Getting It Done Quick and Cheap

Getting It Done Quick and Cheap

What do you do when your boss says, “That is just too long!” or “We can’t afford that!”?

There are things that can be done to improve your lot in life.   Barry Boehm (Boehm, 1981) devotes a chapter to the key approaches.

One very valuable approach is “Plagiarize!”.  Well, no, not in the sense we crack down on at the University .  A company owns the documents and software it has produced previously.  Software reuse is the art of finding code, ideas, designs, etc. that you already have somewhere that can be put to new use in the current project.  This takes planning and management on the part of the organization as a whole to be really effective, but even within your own group you can get big payoffs by looking for them.

I once was tasked with designing a report generator that sorted data, extracted information from a wide variety of existing flat file structure, joined the data together, produced formatted output that could mix tables with automatically laid out paragraphs, set margins, calculate sub-totals, produce cross-tabulated reports, etc., etc.  The only problem was, the development group could only afford one programmer for a month for the first release, and a few more staff months for the remainder of the project.  What could I do?

My resulting design called several Unix utilities “under the cover” to do much of the work: sort, join, awk, nroff, etc.  These were already available with the operating system itself.  The total effort was about what was allowed for, and the report generator actually exceeded expectations dramatically.  The approach had some performance penalties, but not enough to prevent later users from building it into real-time applications.  The total time required to write the initial draft of the requirements and design?  Eight hours (in the middle of the night).

According to Yourdon (Yourdon, 1993, p. 35), the best organizations have 60-70% of their software coming from reuse, while the average is 20-30%.  That can make a dramatic difference in productivity.

Another key approach is the Principle of Top Talent

“Use better and fewer people.” (Boehm, 1981, p. 668)
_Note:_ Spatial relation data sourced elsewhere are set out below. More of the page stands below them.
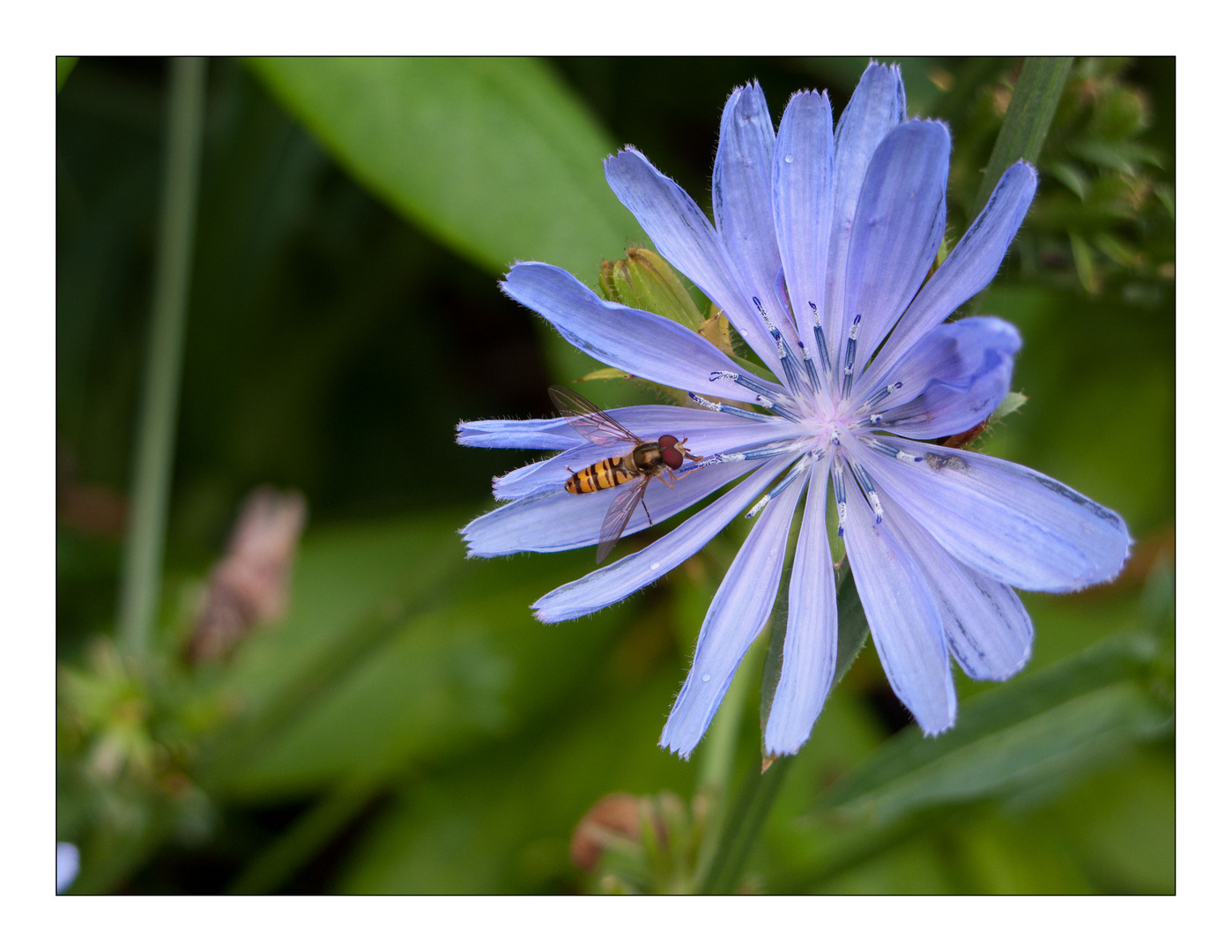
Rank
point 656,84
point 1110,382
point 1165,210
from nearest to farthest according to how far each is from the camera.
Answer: point 1165,210
point 656,84
point 1110,382

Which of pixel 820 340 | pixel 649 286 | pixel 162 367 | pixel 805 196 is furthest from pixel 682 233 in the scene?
pixel 162 367

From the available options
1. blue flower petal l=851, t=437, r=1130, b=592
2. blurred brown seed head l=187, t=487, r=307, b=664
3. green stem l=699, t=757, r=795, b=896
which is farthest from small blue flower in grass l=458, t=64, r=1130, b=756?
blurred brown seed head l=187, t=487, r=307, b=664

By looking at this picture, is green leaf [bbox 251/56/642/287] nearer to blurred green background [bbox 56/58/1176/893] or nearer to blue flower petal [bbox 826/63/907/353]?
blurred green background [bbox 56/58/1176/893]

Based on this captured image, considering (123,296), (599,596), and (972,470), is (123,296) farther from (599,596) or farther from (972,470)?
(972,470)

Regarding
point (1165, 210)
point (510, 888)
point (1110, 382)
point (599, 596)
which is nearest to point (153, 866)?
point (510, 888)

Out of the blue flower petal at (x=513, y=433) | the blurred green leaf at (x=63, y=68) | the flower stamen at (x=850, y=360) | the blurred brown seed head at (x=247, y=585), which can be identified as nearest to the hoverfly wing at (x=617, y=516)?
the blue flower petal at (x=513, y=433)

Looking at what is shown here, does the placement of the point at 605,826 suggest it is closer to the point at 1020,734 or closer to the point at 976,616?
the point at 1020,734
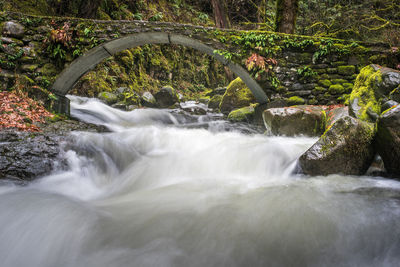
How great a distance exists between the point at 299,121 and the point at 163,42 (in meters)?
4.68

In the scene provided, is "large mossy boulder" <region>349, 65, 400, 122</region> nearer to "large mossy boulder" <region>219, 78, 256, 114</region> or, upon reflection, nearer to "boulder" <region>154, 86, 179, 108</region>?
"large mossy boulder" <region>219, 78, 256, 114</region>

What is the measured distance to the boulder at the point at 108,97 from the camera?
8477 mm

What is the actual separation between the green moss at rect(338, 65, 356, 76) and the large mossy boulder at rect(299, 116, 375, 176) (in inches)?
180

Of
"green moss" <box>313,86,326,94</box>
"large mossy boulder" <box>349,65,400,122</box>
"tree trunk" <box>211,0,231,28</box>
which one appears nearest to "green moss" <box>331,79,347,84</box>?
"green moss" <box>313,86,326,94</box>

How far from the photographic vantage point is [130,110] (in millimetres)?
8562

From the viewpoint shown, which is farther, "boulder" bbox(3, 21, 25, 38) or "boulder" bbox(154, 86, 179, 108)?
"boulder" bbox(154, 86, 179, 108)

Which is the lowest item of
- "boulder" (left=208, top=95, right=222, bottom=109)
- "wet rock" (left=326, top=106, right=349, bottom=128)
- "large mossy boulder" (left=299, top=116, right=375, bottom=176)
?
"large mossy boulder" (left=299, top=116, right=375, bottom=176)

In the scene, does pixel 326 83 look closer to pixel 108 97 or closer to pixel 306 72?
pixel 306 72

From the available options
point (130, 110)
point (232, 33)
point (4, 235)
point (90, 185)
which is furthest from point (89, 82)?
point (4, 235)

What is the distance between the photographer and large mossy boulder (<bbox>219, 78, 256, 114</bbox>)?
28.1 feet

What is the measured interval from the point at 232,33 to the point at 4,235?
6606mm

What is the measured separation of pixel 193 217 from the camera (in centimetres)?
205

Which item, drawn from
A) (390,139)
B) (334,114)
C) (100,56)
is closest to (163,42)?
(100,56)

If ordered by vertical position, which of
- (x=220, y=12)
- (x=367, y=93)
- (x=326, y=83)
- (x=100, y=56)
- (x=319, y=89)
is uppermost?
(x=220, y=12)
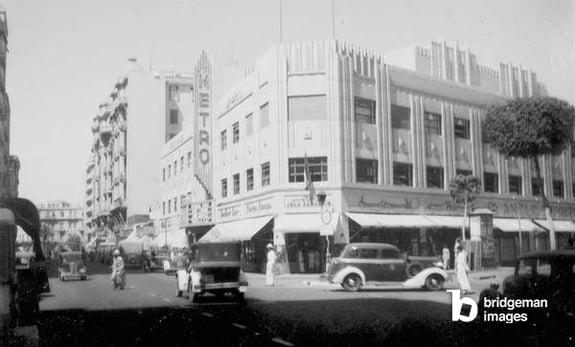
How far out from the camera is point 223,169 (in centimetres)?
3962

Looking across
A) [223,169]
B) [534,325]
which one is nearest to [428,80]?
[223,169]

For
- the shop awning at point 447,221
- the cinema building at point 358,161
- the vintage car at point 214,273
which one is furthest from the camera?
the cinema building at point 358,161

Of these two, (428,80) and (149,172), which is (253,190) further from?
(149,172)

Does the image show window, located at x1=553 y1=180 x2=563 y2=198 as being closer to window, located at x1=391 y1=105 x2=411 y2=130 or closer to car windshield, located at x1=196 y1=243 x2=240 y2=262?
window, located at x1=391 y1=105 x2=411 y2=130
Many human resources people hate this principle.  They will fight to place upper limits on the amount you can pay anyone to do a job, whether for salary or on contract.  That is “cost control” by their way of thinking.  The unfortunate side effect is to prevent you from hiring the best people, who are often the most expensive.

This happens because it is easier to measure the cost of the people than their quality, and HR people have to deal with people manufacturing reasons to pay their staff better.

Studies show that the difference in productivity of the best people far outweighs the extra cost per person.

I worked for one organization long ago that had just given up on its old way of doing things, which were based on what I call the Principle of Bottom Talent.

“Use the cheapest programmers you can find.”

The director of programming in one office had been an ambulance driver in his previous job.  Six months of college was considered a lot of education.  People programmed in Pascal on the companies products by being given a Pascal book the day the decision was made to change over from Basic.

The results were awful.  Code was buggy and undocumented.  Each of the 40 customers had their own version of the software.  When a bug was fixed in one version, no one knew if it even existed in the others, so the company waited to see if the other customers would report it.  Thus, a bug that existed in the common parts of the code would be fixed 40 times.  Did they save money doing it this way?  No.  An outstanding programmer would have only had to fix it once, and would not have demanded 40 times the pay.

One co-worker used to “brag” that the company’s software had gotten more vice-presidents of customers fired for buying it than any other product on the market.

Using cheap people is good if they are great.  Using expensive people is bad if they are bad anyway.  Good people who are expensive are usually worth the money.  Bad people who are cheap aren’t.

References

Boehm, B. (1981). Software Engineering Economics, Englewood Cliffs, NJ: Prentice-Hall.

Yourdon, E. (1993). Decline & Fall of the American Programmer, Englewood Cliffs, NJ: Yourdon Press.